Following in the wake of Friday's massive bank failure, and the Senate's passage of an economically destructive and pork-filled mortgage bailout bill that will further destabilize housing markets, the federal government is now moving to bail out the mortgage giants Fannie Mae and Freddie Mac. It will cost the treasury (and taxpayers) billions of dollars to bail them out. Fannie Mae, which helped spawn the mortgage crisis, has engaged in accounting fraud worse than what happened at Enron in order to inflate its managers' bonuses.
Fannie Mae, an unaccountable entity set up during the New Deal, is nominally private, the way Amtrak is, but it operates much like a government agency. (The Supreme Court ruled in its 1995 Lebron decision that Amtrak is really a government agency, even though Congress declared it to be private in its enabling statute).
Fannie Mae passes its costs and risks on to the taxpayers, while relying on its supposedly "private" status to allow its managers to collect inflated pay that is the envy of many private sector companies.

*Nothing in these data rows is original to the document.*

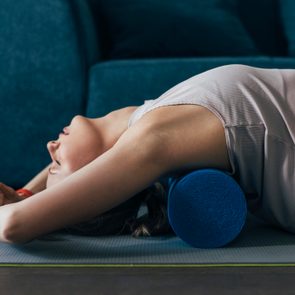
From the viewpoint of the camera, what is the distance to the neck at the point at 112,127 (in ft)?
5.13

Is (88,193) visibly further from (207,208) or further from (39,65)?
(39,65)

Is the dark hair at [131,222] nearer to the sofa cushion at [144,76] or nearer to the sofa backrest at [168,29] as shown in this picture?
the sofa cushion at [144,76]

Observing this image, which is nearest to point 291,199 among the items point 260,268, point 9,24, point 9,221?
point 260,268

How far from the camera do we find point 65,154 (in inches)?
60.1

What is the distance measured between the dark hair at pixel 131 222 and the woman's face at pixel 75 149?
156mm

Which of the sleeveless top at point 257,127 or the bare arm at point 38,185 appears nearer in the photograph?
the sleeveless top at point 257,127

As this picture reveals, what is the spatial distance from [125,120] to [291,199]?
519mm

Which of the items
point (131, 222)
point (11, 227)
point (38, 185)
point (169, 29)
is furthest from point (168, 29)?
point (11, 227)

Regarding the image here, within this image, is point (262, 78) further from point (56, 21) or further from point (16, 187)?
point (16, 187)

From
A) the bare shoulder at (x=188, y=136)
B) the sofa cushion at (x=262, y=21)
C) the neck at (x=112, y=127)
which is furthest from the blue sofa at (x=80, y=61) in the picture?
the bare shoulder at (x=188, y=136)

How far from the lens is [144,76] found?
85.6 inches

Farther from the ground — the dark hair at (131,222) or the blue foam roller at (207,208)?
the blue foam roller at (207,208)

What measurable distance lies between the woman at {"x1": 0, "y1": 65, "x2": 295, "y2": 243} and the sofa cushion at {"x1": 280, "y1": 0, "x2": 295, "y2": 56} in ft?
4.15

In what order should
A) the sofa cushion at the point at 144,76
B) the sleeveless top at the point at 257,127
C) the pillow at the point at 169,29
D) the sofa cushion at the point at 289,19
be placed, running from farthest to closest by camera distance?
the sofa cushion at the point at 289,19 < the pillow at the point at 169,29 < the sofa cushion at the point at 144,76 < the sleeveless top at the point at 257,127
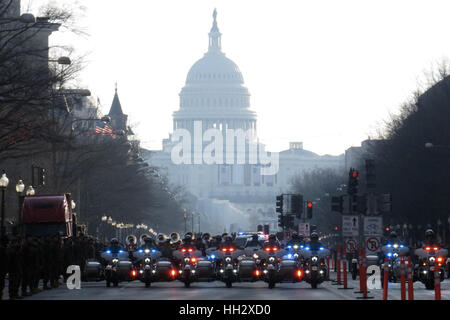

It has been run by cronies of liberal politicians like Franklin Raines and liberal power broker Jim Johnson. But even liberal newspapers like the Seattle Post-Intelligencer have documented scandalous accounting manipulations at Fannie Mae. As the Post-Intelligencer reports, Fannie Mae's vice president for audits all but ordered employees to engage in accounting fraud to increase the bonuses of Fannie Mae's managers:
"'You must have 6.46 branded in your brains. You must be able to say it in your sleep, you must be able to recite it forwards and backwards, you must have a raging fire in your belly that burns away all doubts, you must live, breathe and dream 6.46, you must be obsessed by 6.46,' a corporate officer told his colleagues in the year 2000. This was no ordinary company. It was Fannie Mae, a government-sponsored private company that helps banks finance mortgages, and the company vice president was not a cheerleader or a sales manager but the senior vice president in charge of internal audits."
In 2006, CEI filed a lawsuit to curb unaccountable government agencies, called Free Enterprise Fund v. Public Company Accounting Oversight Board. CEI is suing the Public Company Accounting Oversight Board, which was set up by Congress, and declared to be "private" (and thus unaccountable under open-government laws), even though it can impose multimillion dollar fines, and has generated red tape that costs the economy at least $35 billion per year. CEI argues that this violates the Constitution's Appointments Clause and separation of powers.